As long as I'm not above tree line, I like a lite wood burning stove.
It saves me having to carry fuel and well, I like the smell of the things. Above treeline is above fuel line so never plan on using a wood burner as an alpinist stove.

I have bought or built several types of woodies, from simple Hobo type "vented" cans to the POCKET COOKER (see page in this Blog for review). Now I have the chance to use the SWISS RANGER. The Ranger is little more then an aluminium vented Hobo can, but it has some interesting features.

First and most notably, it comes as a kit. The stove is equipped with "Corked" aluminium bottle, deep canteen cup and a neat bail that is designed to be both a handle and support for the cup/bottle while in the cooking mode.

The stoves design is pretty slick. Standing seven inches tall(17.5 cm) it is manageable. It is formed with six stamped ridges into the body that make it crush resistant and give it good grasping characteristics (when cool). Twelve draft holes circle the crown of the stove while ten circle it's base and a open fuel service window (1.5 inches by 2) make up for the missing two holes.

All in all the stove stokes and drafts quite well if not over fueled.
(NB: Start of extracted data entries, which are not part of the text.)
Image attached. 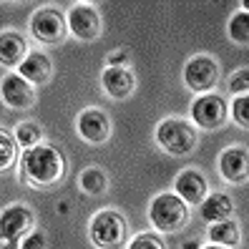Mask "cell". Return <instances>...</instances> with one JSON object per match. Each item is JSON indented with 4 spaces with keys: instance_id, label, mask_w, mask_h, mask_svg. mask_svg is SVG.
Segmentation results:
<instances>
[{
    "instance_id": "cell-11",
    "label": "cell",
    "mask_w": 249,
    "mask_h": 249,
    "mask_svg": "<svg viewBox=\"0 0 249 249\" xmlns=\"http://www.w3.org/2000/svg\"><path fill=\"white\" fill-rule=\"evenodd\" d=\"M0 93H3V101L16 108V111H23V108H31L36 104V91H33V83H28L20 73H8L0 83Z\"/></svg>"
},
{
    "instance_id": "cell-15",
    "label": "cell",
    "mask_w": 249,
    "mask_h": 249,
    "mask_svg": "<svg viewBox=\"0 0 249 249\" xmlns=\"http://www.w3.org/2000/svg\"><path fill=\"white\" fill-rule=\"evenodd\" d=\"M18 73L28 83L40 86L53 76V63H51V58L43 55V53H28V58L18 66Z\"/></svg>"
},
{
    "instance_id": "cell-21",
    "label": "cell",
    "mask_w": 249,
    "mask_h": 249,
    "mask_svg": "<svg viewBox=\"0 0 249 249\" xmlns=\"http://www.w3.org/2000/svg\"><path fill=\"white\" fill-rule=\"evenodd\" d=\"M40 136H43V131L36 121H23L16 126V141L20 149H33V146H40Z\"/></svg>"
},
{
    "instance_id": "cell-4",
    "label": "cell",
    "mask_w": 249,
    "mask_h": 249,
    "mask_svg": "<svg viewBox=\"0 0 249 249\" xmlns=\"http://www.w3.org/2000/svg\"><path fill=\"white\" fill-rule=\"evenodd\" d=\"M156 143L171 156H186L196 146V131L184 119H164L156 126Z\"/></svg>"
},
{
    "instance_id": "cell-13",
    "label": "cell",
    "mask_w": 249,
    "mask_h": 249,
    "mask_svg": "<svg viewBox=\"0 0 249 249\" xmlns=\"http://www.w3.org/2000/svg\"><path fill=\"white\" fill-rule=\"evenodd\" d=\"M101 86H104V91L111 98L124 101L136 91V78L126 66H108L104 73H101Z\"/></svg>"
},
{
    "instance_id": "cell-3",
    "label": "cell",
    "mask_w": 249,
    "mask_h": 249,
    "mask_svg": "<svg viewBox=\"0 0 249 249\" xmlns=\"http://www.w3.org/2000/svg\"><path fill=\"white\" fill-rule=\"evenodd\" d=\"M149 219L159 231H179L189 222V204L177 192H164L154 196L149 207Z\"/></svg>"
},
{
    "instance_id": "cell-20",
    "label": "cell",
    "mask_w": 249,
    "mask_h": 249,
    "mask_svg": "<svg viewBox=\"0 0 249 249\" xmlns=\"http://www.w3.org/2000/svg\"><path fill=\"white\" fill-rule=\"evenodd\" d=\"M227 36L231 43L237 46H249V13L247 10H237L227 23Z\"/></svg>"
},
{
    "instance_id": "cell-16",
    "label": "cell",
    "mask_w": 249,
    "mask_h": 249,
    "mask_svg": "<svg viewBox=\"0 0 249 249\" xmlns=\"http://www.w3.org/2000/svg\"><path fill=\"white\" fill-rule=\"evenodd\" d=\"M25 40L23 36L13 33V31H5L3 38H0V63L5 68H13V66H20L25 61Z\"/></svg>"
},
{
    "instance_id": "cell-31",
    "label": "cell",
    "mask_w": 249,
    "mask_h": 249,
    "mask_svg": "<svg viewBox=\"0 0 249 249\" xmlns=\"http://www.w3.org/2000/svg\"><path fill=\"white\" fill-rule=\"evenodd\" d=\"M242 8H244V10L249 13V0H244V3H242Z\"/></svg>"
},
{
    "instance_id": "cell-28",
    "label": "cell",
    "mask_w": 249,
    "mask_h": 249,
    "mask_svg": "<svg viewBox=\"0 0 249 249\" xmlns=\"http://www.w3.org/2000/svg\"><path fill=\"white\" fill-rule=\"evenodd\" d=\"M181 249H199V242L196 239H189V242L181 244Z\"/></svg>"
},
{
    "instance_id": "cell-7",
    "label": "cell",
    "mask_w": 249,
    "mask_h": 249,
    "mask_svg": "<svg viewBox=\"0 0 249 249\" xmlns=\"http://www.w3.org/2000/svg\"><path fill=\"white\" fill-rule=\"evenodd\" d=\"M227 116H229L227 101L222 96H216V93H204L192 104V121L199 128H207V131L222 128Z\"/></svg>"
},
{
    "instance_id": "cell-19",
    "label": "cell",
    "mask_w": 249,
    "mask_h": 249,
    "mask_svg": "<svg viewBox=\"0 0 249 249\" xmlns=\"http://www.w3.org/2000/svg\"><path fill=\"white\" fill-rule=\"evenodd\" d=\"M81 189L86 194H91V196H101L108 189V177H106V171L104 169H98V166H89V169H83L81 174Z\"/></svg>"
},
{
    "instance_id": "cell-6",
    "label": "cell",
    "mask_w": 249,
    "mask_h": 249,
    "mask_svg": "<svg viewBox=\"0 0 249 249\" xmlns=\"http://www.w3.org/2000/svg\"><path fill=\"white\" fill-rule=\"evenodd\" d=\"M66 31H68V23L55 8H40L31 18V33L43 46H58V43H63Z\"/></svg>"
},
{
    "instance_id": "cell-30",
    "label": "cell",
    "mask_w": 249,
    "mask_h": 249,
    "mask_svg": "<svg viewBox=\"0 0 249 249\" xmlns=\"http://www.w3.org/2000/svg\"><path fill=\"white\" fill-rule=\"evenodd\" d=\"M204 249H227V247H219V244H209V247H204Z\"/></svg>"
},
{
    "instance_id": "cell-26",
    "label": "cell",
    "mask_w": 249,
    "mask_h": 249,
    "mask_svg": "<svg viewBox=\"0 0 249 249\" xmlns=\"http://www.w3.org/2000/svg\"><path fill=\"white\" fill-rule=\"evenodd\" d=\"M20 249H48V239L43 231H31L28 237H23Z\"/></svg>"
},
{
    "instance_id": "cell-17",
    "label": "cell",
    "mask_w": 249,
    "mask_h": 249,
    "mask_svg": "<svg viewBox=\"0 0 249 249\" xmlns=\"http://www.w3.org/2000/svg\"><path fill=\"white\" fill-rule=\"evenodd\" d=\"M231 212H234V204L227 194H209L201 201V219L209 224L227 222V219H231Z\"/></svg>"
},
{
    "instance_id": "cell-29",
    "label": "cell",
    "mask_w": 249,
    "mask_h": 249,
    "mask_svg": "<svg viewBox=\"0 0 249 249\" xmlns=\"http://www.w3.org/2000/svg\"><path fill=\"white\" fill-rule=\"evenodd\" d=\"M68 209H71V207H68V204H66V201H61V204H58V212H61V214H66Z\"/></svg>"
},
{
    "instance_id": "cell-2",
    "label": "cell",
    "mask_w": 249,
    "mask_h": 249,
    "mask_svg": "<svg viewBox=\"0 0 249 249\" xmlns=\"http://www.w3.org/2000/svg\"><path fill=\"white\" fill-rule=\"evenodd\" d=\"M89 237L98 249H121L128 237V224L116 209H101L89 224Z\"/></svg>"
},
{
    "instance_id": "cell-24",
    "label": "cell",
    "mask_w": 249,
    "mask_h": 249,
    "mask_svg": "<svg viewBox=\"0 0 249 249\" xmlns=\"http://www.w3.org/2000/svg\"><path fill=\"white\" fill-rule=\"evenodd\" d=\"M229 91L234 96H244L249 93V68H237L229 76Z\"/></svg>"
},
{
    "instance_id": "cell-22",
    "label": "cell",
    "mask_w": 249,
    "mask_h": 249,
    "mask_svg": "<svg viewBox=\"0 0 249 249\" xmlns=\"http://www.w3.org/2000/svg\"><path fill=\"white\" fill-rule=\"evenodd\" d=\"M231 121L242 128H249V93L231 101Z\"/></svg>"
},
{
    "instance_id": "cell-9",
    "label": "cell",
    "mask_w": 249,
    "mask_h": 249,
    "mask_svg": "<svg viewBox=\"0 0 249 249\" xmlns=\"http://www.w3.org/2000/svg\"><path fill=\"white\" fill-rule=\"evenodd\" d=\"M219 174L229 184L249 181V151L244 146H229L219 156Z\"/></svg>"
},
{
    "instance_id": "cell-27",
    "label": "cell",
    "mask_w": 249,
    "mask_h": 249,
    "mask_svg": "<svg viewBox=\"0 0 249 249\" xmlns=\"http://www.w3.org/2000/svg\"><path fill=\"white\" fill-rule=\"evenodd\" d=\"M128 61V51H116L108 55V66H124Z\"/></svg>"
},
{
    "instance_id": "cell-18",
    "label": "cell",
    "mask_w": 249,
    "mask_h": 249,
    "mask_svg": "<svg viewBox=\"0 0 249 249\" xmlns=\"http://www.w3.org/2000/svg\"><path fill=\"white\" fill-rule=\"evenodd\" d=\"M209 239L212 244H219V247H234L239 244V224L227 219V222H216L209 227Z\"/></svg>"
},
{
    "instance_id": "cell-10",
    "label": "cell",
    "mask_w": 249,
    "mask_h": 249,
    "mask_svg": "<svg viewBox=\"0 0 249 249\" xmlns=\"http://www.w3.org/2000/svg\"><path fill=\"white\" fill-rule=\"evenodd\" d=\"M36 216L33 212L23 207V204H13L3 212V219H0V237L3 242H13L18 237H28V231L33 229Z\"/></svg>"
},
{
    "instance_id": "cell-12",
    "label": "cell",
    "mask_w": 249,
    "mask_h": 249,
    "mask_svg": "<svg viewBox=\"0 0 249 249\" xmlns=\"http://www.w3.org/2000/svg\"><path fill=\"white\" fill-rule=\"evenodd\" d=\"M78 134L89 143H104L111 136V121L104 111L98 108H86L78 116Z\"/></svg>"
},
{
    "instance_id": "cell-14",
    "label": "cell",
    "mask_w": 249,
    "mask_h": 249,
    "mask_svg": "<svg viewBox=\"0 0 249 249\" xmlns=\"http://www.w3.org/2000/svg\"><path fill=\"white\" fill-rule=\"evenodd\" d=\"M174 189H177V194L189 204V207L201 204L209 194V184L196 169H184L177 177V181H174Z\"/></svg>"
},
{
    "instance_id": "cell-23",
    "label": "cell",
    "mask_w": 249,
    "mask_h": 249,
    "mask_svg": "<svg viewBox=\"0 0 249 249\" xmlns=\"http://www.w3.org/2000/svg\"><path fill=\"white\" fill-rule=\"evenodd\" d=\"M128 249H166V244H164V239H161L159 234L141 231V234H136V237L131 239Z\"/></svg>"
},
{
    "instance_id": "cell-25",
    "label": "cell",
    "mask_w": 249,
    "mask_h": 249,
    "mask_svg": "<svg viewBox=\"0 0 249 249\" xmlns=\"http://www.w3.org/2000/svg\"><path fill=\"white\" fill-rule=\"evenodd\" d=\"M13 161H16V143L8 136V131H0V166L10 169Z\"/></svg>"
},
{
    "instance_id": "cell-8",
    "label": "cell",
    "mask_w": 249,
    "mask_h": 249,
    "mask_svg": "<svg viewBox=\"0 0 249 249\" xmlns=\"http://www.w3.org/2000/svg\"><path fill=\"white\" fill-rule=\"evenodd\" d=\"M68 31L83 43H91L101 36V16L93 5L78 3L68 10Z\"/></svg>"
},
{
    "instance_id": "cell-1",
    "label": "cell",
    "mask_w": 249,
    "mask_h": 249,
    "mask_svg": "<svg viewBox=\"0 0 249 249\" xmlns=\"http://www.w3.org/2000/svg\"><path fill=\"white\" fill-rule=\"evenodd\" d=\"M66 174V159L63 154L51 143H40L33 149L23 151L20 159V179L36 189L55 186Z\"/></svg>"
},
{
    "instance_id": "cell-5",
    "label": "cell",
    "mask_w": 249,
    "mask_h": 249,
    "mask_svg": "<svg viewBox=\"0 0 249 249\" xmlns=\"http://www.w3.org/2000/svg\"><path fill=\"white\" fill-rule=\"evenodd\" d=\"M219 81V66L212 55H194L184 66V83L194 93H212Z\"/></svg>"
}]
</instances>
Now that might just be an issue for some folk that don't want to sit and tend a stove while the water heats. Once a good bed of coals is established no great time tending is necessary.

The cup size is two standard cups and sports folding handles. It is tapered to allow the draft to bring heat (or flame) two thirds up it's sides, it gets hot (and sooty) but the top third is above the crown of the stove and remains reasonably clean enough for any hiker/camper to tolerate. The bottle appears to be approximately one liter and closely resembles a SIGG bottle...I wonder why that is?
In short, I like it. Oh it is black as a coal miners nose after the first use but that's nothing new for a wood burner. It can be a bit tipsy if you tried to put a larger pot on it (not recommended) this stove is a cup cooker/water heater. The bottle can be seated into the stove where it rests in a bent protrusion in the bail (neat idea) and a liter of tea can be boiled up in no time. The can is it's own wind break yet the draft holes really seem to pull in enough air to do the trick.

I have not weighed the stove but have seen accounts on the Internet of it being about 15 oz, I don't think so.
The stove could just as easily be used with ESBIT,TRIOXANE or HEXAMINE fuel tabs/bars.

If you had a small enough ALCOHOL stove (Pop can type) could be dropped down the barrel of the stove and used that way. The stove's wind shielding features would only serve to help an alcohol stove.
Okay, these things are cheap. less then twenty bucks and if you really hunt around you may even find one for half that. Is it worth it? It sure is. Handy, inexpensive and lite, what else do you want? Lets not make more of it then it is, a nested stove, bottle and cup combo, but it is pretty neat equipment and at this price, worth a place on the stove shelf.
I hear folks on the Internet claim it is no easier then using a camp fire. I remind them that fire rings are frowned upon in some places and the concentrated heat source of a can stove saves fuel and makes for very easy clean up.

The Swiss Ranger has no carry bag so you might want to buy or make one to store it in. This will save you marking up the rest of your kit with soot streaks when you pack it up.